▶ _EXCERPTED DATA_

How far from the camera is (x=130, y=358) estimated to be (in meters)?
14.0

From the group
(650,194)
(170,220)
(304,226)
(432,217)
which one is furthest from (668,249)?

▶ _TASK TO COMPLETE_
Copy all of the items above word for word, keeping each line and its line breaks unchanged.

▶ _FULL ANSWER_
How far from the camera is (x=130, y=358) estimated to be (in meters)?
14.0

From the group
(650,194)
(170,220)
(304,226)
(432,217)
which one is furthest from (668,249)?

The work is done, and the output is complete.